Dopo racconta alle persone quello che hai fatto. Inizia dai tuoi amici. Manda una mail personalizzata ad ognuno, non un esplosione di messaggi uguali inviati da un “cannone” di spam. Lancia il tuo messaggio attraverso Twitter, liste di email, il tuo blog personale [non hai questi strumenti? Inizia ad utilizzarli]. Racconta loro perchè devono avere fiducia in te. Trova i posti dove la tua community si riunisce online e partecipa. Unisciti a loro come persona, non come uomo d’affari. Sii attivo. Cerca di essere te stesso.
Poi fallo ancora. Ed ancora. Costruirai la tua reputazione, perchè hai fatto un buon lavoro, dando valore a ciò che dici e ispirando fiducia.

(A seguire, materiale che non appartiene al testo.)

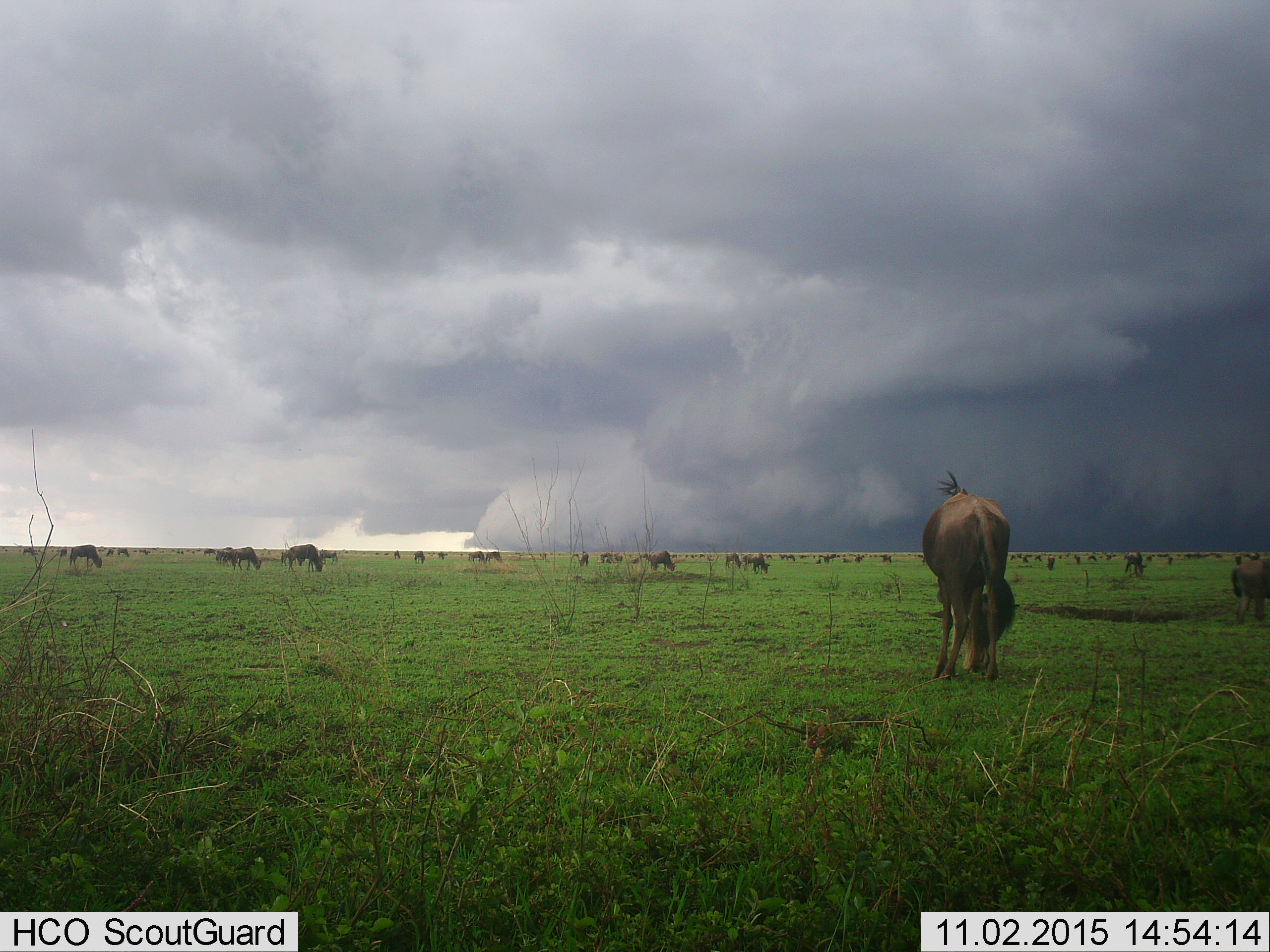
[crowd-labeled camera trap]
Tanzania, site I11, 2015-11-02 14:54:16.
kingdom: Animalia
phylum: Chordata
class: Mammalia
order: Artiodactyla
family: Bovidae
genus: Connochaetes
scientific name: Connochaetes taurinus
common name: blue wildebeest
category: wildebeest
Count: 51+.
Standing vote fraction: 44%.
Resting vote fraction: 11%.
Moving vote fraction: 0%.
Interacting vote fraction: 11%.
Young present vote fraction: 11%.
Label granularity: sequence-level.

Tutto questo richiederà tempo. Molto tempo. Ma funziona. E, soprattutto, è l’unico metodo che funziona.
Questo articolo è la traduzione di Spammers, Evildoers and Opportunists, articolo di Derek Powazek.
La lettura del post originale in inglese è stato per me un ottimo spunto di riflessione: trovo che le considerazioni esposte dall’autore siano estremamente valide.
Io stesso, limitandomi a scrivere normalmente con qualche piccola attenzione alle parole chiave strategiche, sto ottenendo dei buoni risultati nel posizionamento dei miei blog su Google.
Pur essendo perfettamente d’accordo con l’autore sulla negatività della presenza di alcuni personaggi su internet [black hat SEO], ritengo però che ci siano delle tecniche e delle attenzioni necessarie nell’ottimizzazione di un testo e di un sito.
In questo può tornare utile avere la consulenza di un specialistà SEO. Chiaramente mi riferisco ad un vero professionista: una persona che sappia fare il suo lavoro, mettendo in pratica tutti quei piccoli miglioramenti che richiedono tempo di implementazione, facendone di fatto risparmiare a te.
Ora lascio a te la palla, cosa ne pensi di questo articolo? Pensi che il ruolo del SEO Specialist sia assolutamente superfluo?